Update:  In 2021 I did some more research and spoke with the attorney who represented one of the defendants. I learned that the two defendants were the most notorious and successful bank robbers in the United States, and had ties to President Nixon and Jimmy Hoffa.  This is what I learned from speaking with him, doing research in old newspapers, and also reading a book written by __________, one of the defendants.  I also spoke communicated with his two daughters.

October 9, 1996, was a terrible day for both the East Greenbush Police Department and the most notorious bank robbers in the United States.

It all started the previous evening.  A clerk in the drug store at the westerly end of the Shop-n-Save Plaza (now the Greenbush Fair Plaza) on Columbia Turnpike complained to the East Greenbush police that a Black man had entered the store that evening, walked up and down the aisles, and left without purchasing anything. The clerk was uncomfortable and believed that the man was casing the store for a future robbery.

Based upon the complaint, East Greenbush police officers Glen Rauch and Daniel Keegan staked out the drug store the following evening, hiding behind the westerly brush line. As they watched the drug store, they observed a van with Ohio license plates drive into the plaza, near the drug store, next to a branch of the Albany Saving Bank.  Three men exited the car carrying a canvas bag, although there is some confusion about whether they walked toward the bank or immediately hid in a wooded area next to the plaza.

Data supplied:
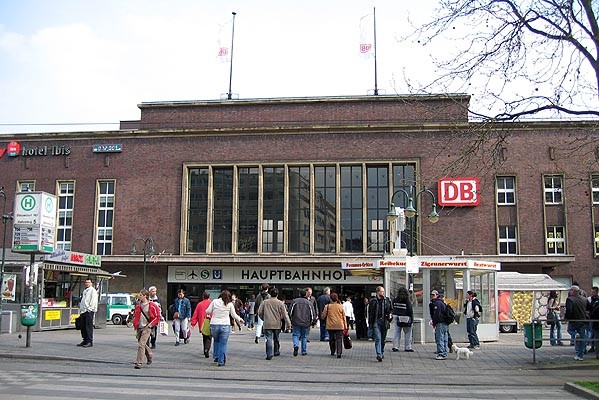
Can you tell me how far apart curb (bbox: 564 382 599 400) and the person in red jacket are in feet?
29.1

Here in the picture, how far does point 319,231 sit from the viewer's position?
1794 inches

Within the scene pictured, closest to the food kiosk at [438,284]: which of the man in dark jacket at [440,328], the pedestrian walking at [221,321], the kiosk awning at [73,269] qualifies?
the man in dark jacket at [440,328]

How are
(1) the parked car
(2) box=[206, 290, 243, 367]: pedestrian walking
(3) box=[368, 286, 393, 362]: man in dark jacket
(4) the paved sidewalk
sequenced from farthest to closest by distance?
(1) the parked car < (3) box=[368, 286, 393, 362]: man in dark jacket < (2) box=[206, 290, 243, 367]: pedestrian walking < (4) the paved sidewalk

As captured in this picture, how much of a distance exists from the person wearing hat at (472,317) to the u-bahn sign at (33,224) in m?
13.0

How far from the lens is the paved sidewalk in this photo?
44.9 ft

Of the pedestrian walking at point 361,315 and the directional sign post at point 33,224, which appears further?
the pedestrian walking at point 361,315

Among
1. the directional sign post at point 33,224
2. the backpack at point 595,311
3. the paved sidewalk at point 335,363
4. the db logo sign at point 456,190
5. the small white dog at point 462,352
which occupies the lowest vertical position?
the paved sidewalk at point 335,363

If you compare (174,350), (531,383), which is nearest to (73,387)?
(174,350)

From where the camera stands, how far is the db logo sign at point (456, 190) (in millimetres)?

Exercises:
#1 Answer these questions using the East Greenbush account:
(a) In what year did the writer speak with the attorney who represented one of the defendants?
(b) At which end of the Shop-n-Save Plaza was the drug store located?
(c) What state's license plates were on the van the officers observed?
#2 Set down the passage of the East Greenbush account starting at "Update:  In 2021" and ending at "the United States.", copying it word for word.
#3 Summarize the East Greenbush account in two sentences.

Responses to the exercise:
#1
(a) 2021
(b) The westerly end
(c) Ohio

#2
Update:  In 2021 I did some more research and spoke with the attorney who represented one of the defendants. I learned that the two defendants were the most notorious and successful bank robbers in the United States, and had ties to President Nixon and Jimmy Hoffa.  This is what I learned from speaking with him, doing research in old newspapers, and also reading a book written by __________, one of the defendants.  I also spoke communicated with his two daughters.

October 9, 1996, was a terrible day for both the East Greenbush Police Department and the most notorious bank robbers in the United States.

#3 A clerk at a drug store in the Shop-n-Save Plaza on Columbia Turnpike told the East Greenbush police that a man had walked the aisles and left without buying anything, and the clerk believed he was casing the store for a robbery. The following evening, officers Glen Rauch and Daniel Keegan staked out the store and saw a van with Ohio license plates park next to a branch of the Albany Saving Bank, and three men carrying a canvas bag got out.